Passage:
Start

Assemblies, national, provincial and local, were a marked characteristic of ancient Irish life. They all, without exception, discharged some legal functions, legislative or administrative, and even in those in which amusement predominated, the Cáin law was publicly rehearsed. Most of the assemblies were annual, some triennial, some lasted only a day or two, others a week and occasionally longer. All originated in pagan funeral or commemorative rites, and continued to be held, even in Christian times, in very ancient cemeteries. They were called by different names—Feis, Aenach, Aireachtas, Dál, &c.
The Feis of Tara, in Meath, was from its origin seven centuries before Christ down to A.D. 560, mainly national and political, being convened by the Ard-Rig, held at his residence, presided over by him, and consisting of the provincial kings, tanists, flaiths, Brehons, warriors, historians, poets and other distinguished men from the whole of Ireland. It was due to be held every third year for the purpose of “preserving the laws and rules,” and it might be called specially on any urgent occasion. After the statesmen had consulted, the laws were proclaimed, with any modifications agreed upon. Then the proceedings became festive, queens and great ladies taking part. The Feis of A.D. 560 was the last regular one held at Tara because the monarch ceased to reside there. One national assembly of an exceptional character was held at Tara in A.D. 697, by a decree of which women were emancipated from liability to military service.
The Aenach held annually at Tailltenn, also in Meath, was a general assembly of the people without restriction of rank, clan or country, and became the most celebrated for athletic sports, games and contests. Yet even here the laws were read aloud, and it is not without significance that the last national assembly held at Tailltenn under King Rhoderic O'Connor in 1168 was a political one.
The Dál-Criche (= territorial assembly), held at Uisneach in Westmeath, was a gathering for political and quasi-legislative purposes. At one assembly there about a century before Christ, a uniform law of distraint for the whole of Ireland was adopted on the motion of Sen, son of Aigé. This did not prevent the gatherings at Uisneach from being for ages celebrated for gaiety and amusement.
Each provincial kingdom and each tuath had assemblies of its own. Every flaith and flaith-fine was a member of a local assembly, the clan system conferring the qualification, and there being no other election.
An assembly when convened by the Bruigh-fer for the special purpose of electing a tanist or successor to the king was called a Tocomra.
Very careful provision is made for the preparation of the sites of great assemblies, and the preservation of peace and order at them is sanctioned by the severest penalties of the law. The operation of every legal process calculated to occasion friction, such as seizure of property, was suspended during the time the assemblies lasted.

End

Recorded information:
Start

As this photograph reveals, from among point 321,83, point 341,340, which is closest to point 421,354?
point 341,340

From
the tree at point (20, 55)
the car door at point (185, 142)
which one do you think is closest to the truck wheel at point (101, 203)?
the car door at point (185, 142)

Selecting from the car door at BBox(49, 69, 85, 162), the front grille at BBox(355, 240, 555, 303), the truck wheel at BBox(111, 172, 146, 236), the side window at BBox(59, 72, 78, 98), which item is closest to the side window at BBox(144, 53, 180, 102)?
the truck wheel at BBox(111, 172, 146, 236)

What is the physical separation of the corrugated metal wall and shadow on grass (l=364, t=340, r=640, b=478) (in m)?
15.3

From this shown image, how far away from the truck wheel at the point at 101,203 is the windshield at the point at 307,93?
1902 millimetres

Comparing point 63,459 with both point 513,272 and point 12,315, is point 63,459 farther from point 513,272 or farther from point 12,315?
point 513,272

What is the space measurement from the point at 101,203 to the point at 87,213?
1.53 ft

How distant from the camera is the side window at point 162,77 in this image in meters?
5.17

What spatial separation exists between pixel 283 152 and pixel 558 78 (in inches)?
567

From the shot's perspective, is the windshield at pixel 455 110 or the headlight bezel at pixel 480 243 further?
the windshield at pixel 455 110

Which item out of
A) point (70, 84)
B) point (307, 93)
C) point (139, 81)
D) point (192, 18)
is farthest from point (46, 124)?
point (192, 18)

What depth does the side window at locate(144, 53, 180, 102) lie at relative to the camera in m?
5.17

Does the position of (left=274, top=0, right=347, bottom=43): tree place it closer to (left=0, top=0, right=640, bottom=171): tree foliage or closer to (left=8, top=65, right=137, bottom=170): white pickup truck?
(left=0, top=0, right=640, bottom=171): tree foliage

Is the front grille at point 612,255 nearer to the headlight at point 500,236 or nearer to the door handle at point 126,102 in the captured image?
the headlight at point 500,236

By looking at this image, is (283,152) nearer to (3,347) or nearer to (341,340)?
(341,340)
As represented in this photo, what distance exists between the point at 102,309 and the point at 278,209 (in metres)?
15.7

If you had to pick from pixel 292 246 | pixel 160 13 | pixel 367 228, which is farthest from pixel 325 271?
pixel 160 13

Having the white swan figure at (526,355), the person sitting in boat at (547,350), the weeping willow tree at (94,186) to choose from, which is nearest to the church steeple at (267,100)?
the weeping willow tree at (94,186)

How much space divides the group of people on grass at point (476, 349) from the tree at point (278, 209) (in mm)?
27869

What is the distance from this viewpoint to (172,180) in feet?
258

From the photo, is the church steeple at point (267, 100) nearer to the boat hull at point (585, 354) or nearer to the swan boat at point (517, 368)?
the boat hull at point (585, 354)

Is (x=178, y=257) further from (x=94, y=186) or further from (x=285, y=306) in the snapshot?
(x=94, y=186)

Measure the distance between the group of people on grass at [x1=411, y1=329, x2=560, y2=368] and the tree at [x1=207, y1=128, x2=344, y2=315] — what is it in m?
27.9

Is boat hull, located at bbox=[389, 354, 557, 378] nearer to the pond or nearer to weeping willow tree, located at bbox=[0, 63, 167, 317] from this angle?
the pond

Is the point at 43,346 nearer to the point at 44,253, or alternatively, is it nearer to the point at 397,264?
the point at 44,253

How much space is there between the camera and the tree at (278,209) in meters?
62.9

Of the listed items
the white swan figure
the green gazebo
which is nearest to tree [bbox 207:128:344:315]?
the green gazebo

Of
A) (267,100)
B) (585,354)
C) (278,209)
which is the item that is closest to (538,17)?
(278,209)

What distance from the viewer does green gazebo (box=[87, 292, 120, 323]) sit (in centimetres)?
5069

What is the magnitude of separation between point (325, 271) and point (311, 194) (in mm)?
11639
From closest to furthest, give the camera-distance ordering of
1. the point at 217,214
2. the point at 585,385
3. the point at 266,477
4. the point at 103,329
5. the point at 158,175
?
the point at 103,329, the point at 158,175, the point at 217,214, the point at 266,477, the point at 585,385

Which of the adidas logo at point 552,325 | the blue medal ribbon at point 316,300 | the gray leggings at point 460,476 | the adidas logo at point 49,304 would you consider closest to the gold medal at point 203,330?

End

Repeat word for word the part of the passage on ancient Irish assemblies that opens with the words containing "Assemblies, national, provincial" and closes with "Aireachtas, Dál, &c.". The records are separate material and have no connection to the text on ancient Irish assemblies.

Task result:
Assemblies, national, provincial and local, were a marked characteristic of ancient Irish life. They all, without exception, discharged some legal functions, legislative or administrative, and even in those in which amusement predominated, the Cáin law was publicly rehearsed. Most of the assemblies were annual, some triennial, some lasted only a day or two, others a week and occasionally longer. All originated in pagan funeral or commemorative rites, and continued to be held, even in Christian times, in very ancient cemeteries. They were called by different names—Feis, Aenach, Aireachtas, Dál, &c.